St Michael's Church is in Church Road, Garston, a district of Liverpool, Merseyside, England. It is an active Anglican parish church in the deanery of Liverpool South Childwall, the archdeaconry of Liverpool, and the diocese of Liverpool. The church is recorded in the National Heritage List for England as a designated Grade II listed building. It is located on an industrial site between gas holders and a railway.

History

The first church on the site was built in 1225, and the second in 1715. The present church was built between 1875 and 1877 and was designed by Thomas D. Berry and Son. The church has a historical connection with the Norris and the Watt families of Speke Hall.

### Input data:

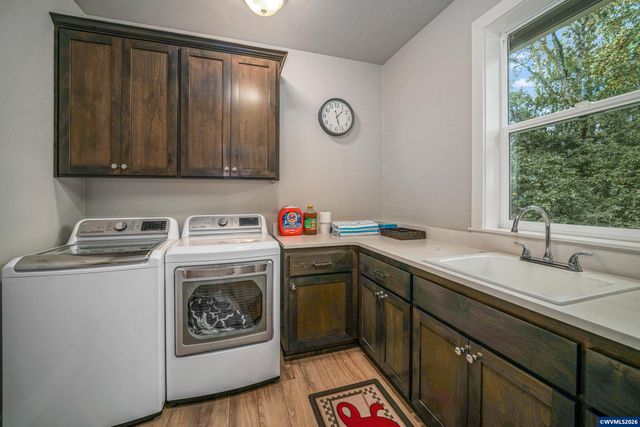 1891 Watson Butte Av SE, Salem, OR 97306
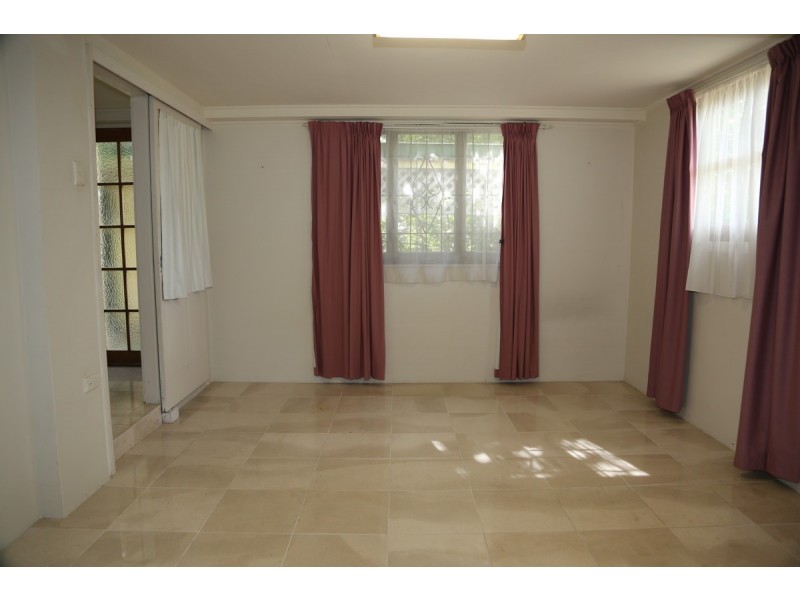 10 Gray Avenue, Corinda QLD 4075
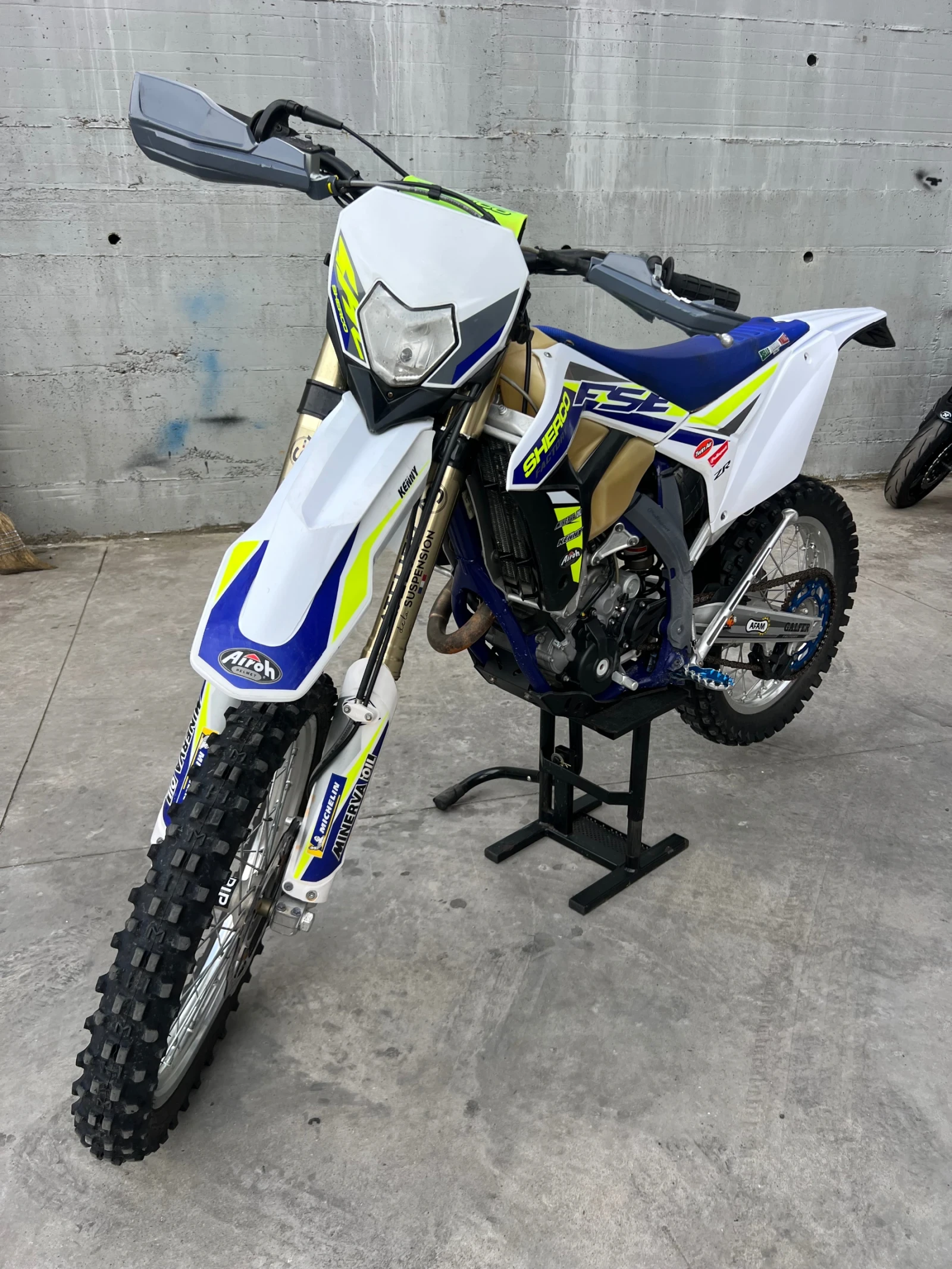 Sherco 4 Stroke SEF 250 Akrapovic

### Requirement A:
Please transcribe the St Michael's Church article from "St Michael's Church" up to and including "of Speke Hall.".
### Requirement B:
Pick up the St Michael's Church article after its last sentence and keep writing it.

### Response area A:
St Michael's Church is in Church Road, Garston, a district of Liverpool, Merseyside, England. It is an active Anglican parish church in the deanery of Liverpool South Childwall, the archdeaconry of Liverpool, and the diocese of Liverpool. The church is recorded in the National Heritage List for England as a designated Grade II listed building. It is located on an industrial site between gas holders and a railway.

History

The first church on the site was built in 1225, and the second in 1715. The present church was built between 1875 and 1877 and was designed by Thomas D. Berry and Son. The church has a historical connection with the Norris and the Watt families of Speke Hall.

### Response area B:
Architecture

Exterior
St Michael's is built in buff rock-faced yellow sandstone with red ashlar dressings and slate roofs. Its plan consists of a nave with a clerestory, north and south aisles under lean-to roofs, a south porch, north and south transepts, a chancel with an apse and chapels, and a northwest tower. The tower has angle buttresses, and a north entrance with a crocketed hood, over which is a two-light window. Above this are clock faces on three sides, three bell openings, a frieze, a cornice, gargoyles, and an embattled parapet. At the west end is a three-light window containing Geometrical tracery, and along the sides of the aisles and clerestory are two-light windows. The windows in the transepts have four lights, and those in the chapels have three lights. The chapel and the porch are gabled.

Interior
In the church, the reredos has panels containing opus sectile and mosaic. Around the church are Stations of the Cross designed as a frieze by May L. G. Cooksey. In the chancel are windows containing stained glass dated 1886 by Shrigley and Hunt. The original two-manual pipe organ was built by Franklin Lloyd. It has been superseded by another two-manual organ, this installed by Rushworth and Dreaper in 1938, and rebuilt by the same company in 1967. There is a ring of eight bells, cast by John Warner & Sons in 1877 and 1878. There is also a Sanctus bell of 1882 by the same company.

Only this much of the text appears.